• _CHALLENGE_
Please locate each line in the data below that contains the string "Here" and copy those lines out, treating uppercase and lowercase as different.

start

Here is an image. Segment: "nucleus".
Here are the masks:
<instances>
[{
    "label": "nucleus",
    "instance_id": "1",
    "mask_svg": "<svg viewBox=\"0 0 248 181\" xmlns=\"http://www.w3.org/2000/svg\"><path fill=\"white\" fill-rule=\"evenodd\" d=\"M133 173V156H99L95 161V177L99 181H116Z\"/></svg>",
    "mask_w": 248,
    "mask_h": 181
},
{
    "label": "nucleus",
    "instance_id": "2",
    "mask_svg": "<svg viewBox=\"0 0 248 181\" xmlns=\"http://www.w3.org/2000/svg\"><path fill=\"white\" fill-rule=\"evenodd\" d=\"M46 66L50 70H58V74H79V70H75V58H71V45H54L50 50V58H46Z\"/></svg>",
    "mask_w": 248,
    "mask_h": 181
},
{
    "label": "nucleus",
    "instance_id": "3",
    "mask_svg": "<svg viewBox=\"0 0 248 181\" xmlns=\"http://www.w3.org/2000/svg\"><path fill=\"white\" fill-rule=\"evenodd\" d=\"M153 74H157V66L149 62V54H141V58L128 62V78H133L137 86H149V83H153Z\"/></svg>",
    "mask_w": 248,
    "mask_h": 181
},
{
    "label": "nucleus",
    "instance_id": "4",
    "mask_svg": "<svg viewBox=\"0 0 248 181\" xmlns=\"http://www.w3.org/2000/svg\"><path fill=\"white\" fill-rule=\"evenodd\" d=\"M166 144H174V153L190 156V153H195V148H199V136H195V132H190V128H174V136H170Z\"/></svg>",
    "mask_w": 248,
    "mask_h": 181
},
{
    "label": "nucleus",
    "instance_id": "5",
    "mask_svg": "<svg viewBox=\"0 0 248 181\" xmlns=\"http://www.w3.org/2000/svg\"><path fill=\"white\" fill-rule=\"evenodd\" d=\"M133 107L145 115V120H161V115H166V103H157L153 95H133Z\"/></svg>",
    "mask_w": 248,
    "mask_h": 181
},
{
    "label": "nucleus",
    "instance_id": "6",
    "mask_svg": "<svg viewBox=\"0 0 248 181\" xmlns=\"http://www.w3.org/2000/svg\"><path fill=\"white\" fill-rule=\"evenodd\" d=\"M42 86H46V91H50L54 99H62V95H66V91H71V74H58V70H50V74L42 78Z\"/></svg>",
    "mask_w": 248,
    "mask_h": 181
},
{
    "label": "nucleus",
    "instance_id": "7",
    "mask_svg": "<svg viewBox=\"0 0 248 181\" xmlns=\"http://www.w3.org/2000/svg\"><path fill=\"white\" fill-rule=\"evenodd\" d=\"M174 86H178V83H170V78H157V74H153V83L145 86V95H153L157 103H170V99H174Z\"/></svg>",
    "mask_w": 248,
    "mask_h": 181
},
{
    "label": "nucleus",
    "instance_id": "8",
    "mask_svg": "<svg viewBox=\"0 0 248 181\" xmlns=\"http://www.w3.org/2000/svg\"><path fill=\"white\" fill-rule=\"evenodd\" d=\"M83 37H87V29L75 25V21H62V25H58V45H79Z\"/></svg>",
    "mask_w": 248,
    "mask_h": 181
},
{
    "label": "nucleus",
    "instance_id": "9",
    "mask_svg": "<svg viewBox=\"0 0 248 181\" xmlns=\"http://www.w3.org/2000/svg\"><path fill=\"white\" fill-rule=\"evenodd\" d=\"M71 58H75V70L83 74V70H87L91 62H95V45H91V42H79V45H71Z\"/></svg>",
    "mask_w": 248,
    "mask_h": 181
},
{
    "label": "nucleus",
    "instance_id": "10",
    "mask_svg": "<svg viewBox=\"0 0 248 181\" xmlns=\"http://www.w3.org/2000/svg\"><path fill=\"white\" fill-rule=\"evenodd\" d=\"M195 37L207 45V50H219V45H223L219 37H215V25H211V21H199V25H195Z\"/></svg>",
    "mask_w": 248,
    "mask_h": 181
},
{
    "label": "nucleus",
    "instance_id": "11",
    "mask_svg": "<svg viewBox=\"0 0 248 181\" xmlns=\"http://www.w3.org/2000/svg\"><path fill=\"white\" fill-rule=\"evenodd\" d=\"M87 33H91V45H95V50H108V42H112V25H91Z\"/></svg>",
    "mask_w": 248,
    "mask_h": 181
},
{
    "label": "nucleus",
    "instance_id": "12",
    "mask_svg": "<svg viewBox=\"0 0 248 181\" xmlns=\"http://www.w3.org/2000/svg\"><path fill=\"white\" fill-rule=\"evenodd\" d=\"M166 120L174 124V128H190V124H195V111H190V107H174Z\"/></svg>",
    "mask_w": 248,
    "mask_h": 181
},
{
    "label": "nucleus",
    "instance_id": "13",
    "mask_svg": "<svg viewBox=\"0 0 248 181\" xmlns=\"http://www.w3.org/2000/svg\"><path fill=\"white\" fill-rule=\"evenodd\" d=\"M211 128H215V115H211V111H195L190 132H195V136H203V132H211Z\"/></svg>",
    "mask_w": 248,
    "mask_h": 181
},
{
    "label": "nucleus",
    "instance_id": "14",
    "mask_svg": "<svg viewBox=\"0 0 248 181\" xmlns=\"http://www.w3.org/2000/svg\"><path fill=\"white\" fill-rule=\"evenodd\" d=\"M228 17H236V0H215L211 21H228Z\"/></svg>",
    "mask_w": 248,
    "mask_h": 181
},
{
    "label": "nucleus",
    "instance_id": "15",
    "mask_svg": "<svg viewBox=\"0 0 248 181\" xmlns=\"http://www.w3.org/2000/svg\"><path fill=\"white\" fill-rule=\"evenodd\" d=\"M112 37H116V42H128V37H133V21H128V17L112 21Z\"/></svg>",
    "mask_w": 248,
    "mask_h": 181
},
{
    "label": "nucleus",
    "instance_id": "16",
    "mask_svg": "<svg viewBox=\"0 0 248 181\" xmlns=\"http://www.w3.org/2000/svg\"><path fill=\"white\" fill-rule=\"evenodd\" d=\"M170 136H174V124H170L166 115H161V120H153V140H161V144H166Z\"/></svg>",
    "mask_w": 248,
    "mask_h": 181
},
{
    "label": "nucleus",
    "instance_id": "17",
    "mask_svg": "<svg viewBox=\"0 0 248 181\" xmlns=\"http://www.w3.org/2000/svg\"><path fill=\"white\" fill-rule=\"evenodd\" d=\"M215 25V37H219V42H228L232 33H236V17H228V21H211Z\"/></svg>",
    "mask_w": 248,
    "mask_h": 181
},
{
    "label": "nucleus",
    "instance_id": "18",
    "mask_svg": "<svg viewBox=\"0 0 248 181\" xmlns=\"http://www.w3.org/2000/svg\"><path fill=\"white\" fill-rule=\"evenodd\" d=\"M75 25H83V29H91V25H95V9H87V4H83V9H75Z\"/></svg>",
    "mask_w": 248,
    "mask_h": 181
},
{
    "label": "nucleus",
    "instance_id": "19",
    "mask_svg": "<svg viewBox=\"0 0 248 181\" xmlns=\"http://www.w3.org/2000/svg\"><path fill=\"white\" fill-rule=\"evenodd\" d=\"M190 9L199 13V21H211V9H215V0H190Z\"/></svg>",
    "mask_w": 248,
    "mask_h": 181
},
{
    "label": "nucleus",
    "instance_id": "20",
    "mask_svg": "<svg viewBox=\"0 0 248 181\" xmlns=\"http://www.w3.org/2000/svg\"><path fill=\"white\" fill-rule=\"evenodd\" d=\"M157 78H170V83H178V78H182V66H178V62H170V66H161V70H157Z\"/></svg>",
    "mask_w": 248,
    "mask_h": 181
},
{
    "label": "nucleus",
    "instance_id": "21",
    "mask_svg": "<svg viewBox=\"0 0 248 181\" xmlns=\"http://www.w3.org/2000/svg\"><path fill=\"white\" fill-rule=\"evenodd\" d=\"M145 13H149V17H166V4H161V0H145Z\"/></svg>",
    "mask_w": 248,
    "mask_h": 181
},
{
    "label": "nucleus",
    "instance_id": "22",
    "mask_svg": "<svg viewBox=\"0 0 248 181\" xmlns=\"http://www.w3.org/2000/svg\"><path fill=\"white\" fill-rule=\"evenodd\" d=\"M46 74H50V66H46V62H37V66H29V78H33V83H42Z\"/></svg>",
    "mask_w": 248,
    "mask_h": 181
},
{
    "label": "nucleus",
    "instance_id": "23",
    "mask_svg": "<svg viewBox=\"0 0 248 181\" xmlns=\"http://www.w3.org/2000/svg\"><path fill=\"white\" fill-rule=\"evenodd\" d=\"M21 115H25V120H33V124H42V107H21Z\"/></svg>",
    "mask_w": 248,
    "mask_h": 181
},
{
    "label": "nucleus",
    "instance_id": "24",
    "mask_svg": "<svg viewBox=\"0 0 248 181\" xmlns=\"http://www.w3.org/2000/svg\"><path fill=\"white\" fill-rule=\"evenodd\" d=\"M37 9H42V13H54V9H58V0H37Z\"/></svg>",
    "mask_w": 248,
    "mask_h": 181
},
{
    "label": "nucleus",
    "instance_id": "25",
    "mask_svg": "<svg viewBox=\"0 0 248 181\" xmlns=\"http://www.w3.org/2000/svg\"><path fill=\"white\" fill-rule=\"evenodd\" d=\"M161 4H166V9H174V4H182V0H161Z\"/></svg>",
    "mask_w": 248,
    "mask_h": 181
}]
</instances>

end

• _SOLVED EXERCISE_
Here is an image. Segment: "nucleus".
Here are the masks:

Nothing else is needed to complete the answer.